In 1979, I was invited to become the Director of the USA desk at JNF / KKL in Jerusalem where I served until 1984. That year I concluded my JNF days and became the International Director of Development at the Herzog Hospital in Jerusalem where I spearheaded many successful campaigns. In particular I organized a multi-million dollar campaign jointly with McGill University, and a similar one with the University of Toronto.

While in Israel I served two terms as the President of the Moreshet Yisrael, the chief Conservative Synagogue in Israel. Also in Israel I discovered I had some talent as an artist. In June 2001 while admiring an art display, a friend suggested that I take up painting. I acted on that advice and have managed over the years to create some paintings that are worth a second look. I had three exhibitions in Israel: at the Israel Discount Bank; the Association of Americans and Canadians in Israel; and at the Hebrew Union College. The Jerusalem Municipal Gallery invited me to have an exhibition there as, but as I was preoccupied with the one at Hebrew Union I had to decline.

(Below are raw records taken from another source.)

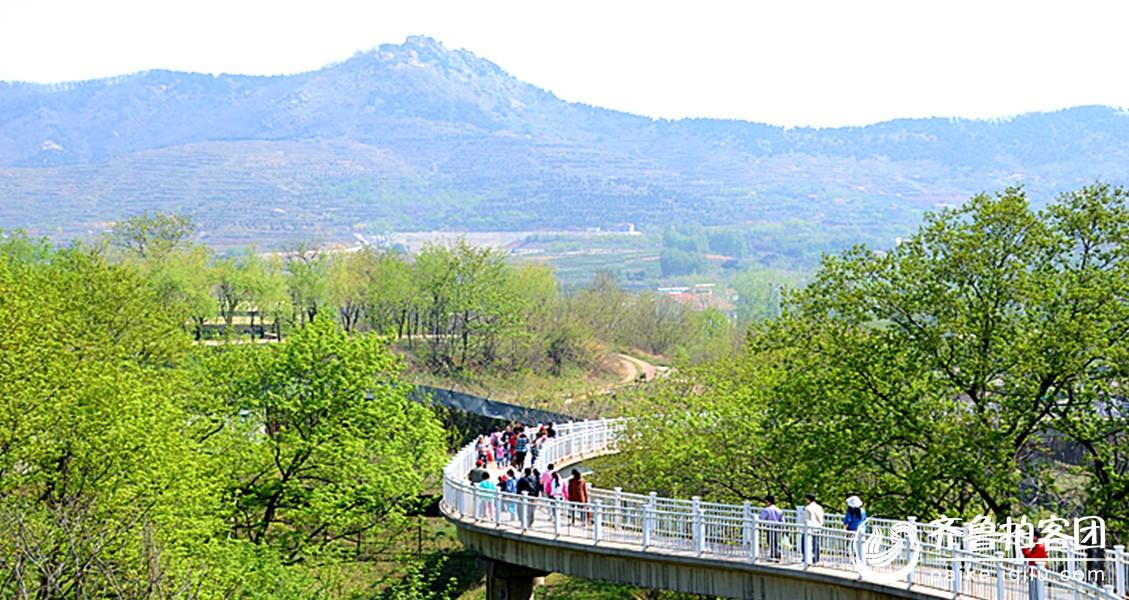69 青岛野生动物园风景  分享到:qq空间新浪微博腾讯微博人人网微信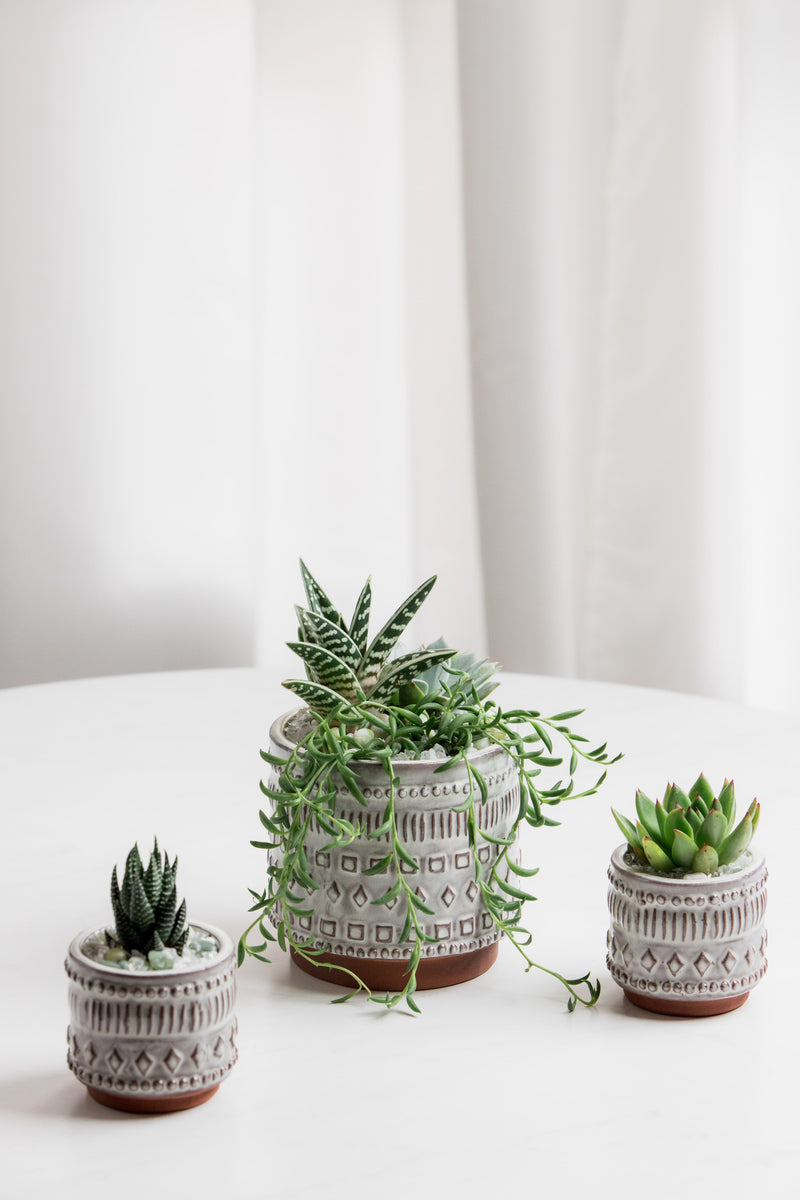 Freja Pot Succulent Arrangement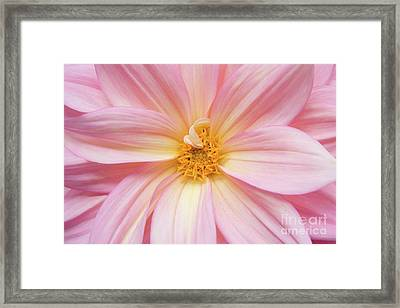 Chinese Chrysanthemum Flower Framed Print by Julia Hiebaum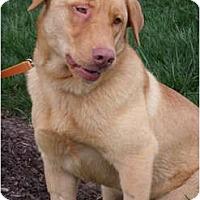 Adopt A Pet :: Gunter - Lewisville, IN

I donated 52 of my paintings which were auctioned off at a function on March 24, 2011 to benefit the Alzheimer's Residence being built by B'nai Brith. The function was organized by Stanley Hartt. He managed to convince virtually all the buyers to donate back the paintings they had purchased to B'nai Brith to have them hang in the Alzheimer's Residence. Over $23,000 was raised in that one evening. What an ego trip it is for me to know that in each of the 44 rooms in the Alzheimer's Residence in the city of my birth there will be a Gulko painting!

I decided to participate in the wonderful program and activities of the Jewish Foundation in pursuit of my life-long belief that tzadaka should always be an integral part of one's budget during one's life, and must also be a factor in planning one's last Will.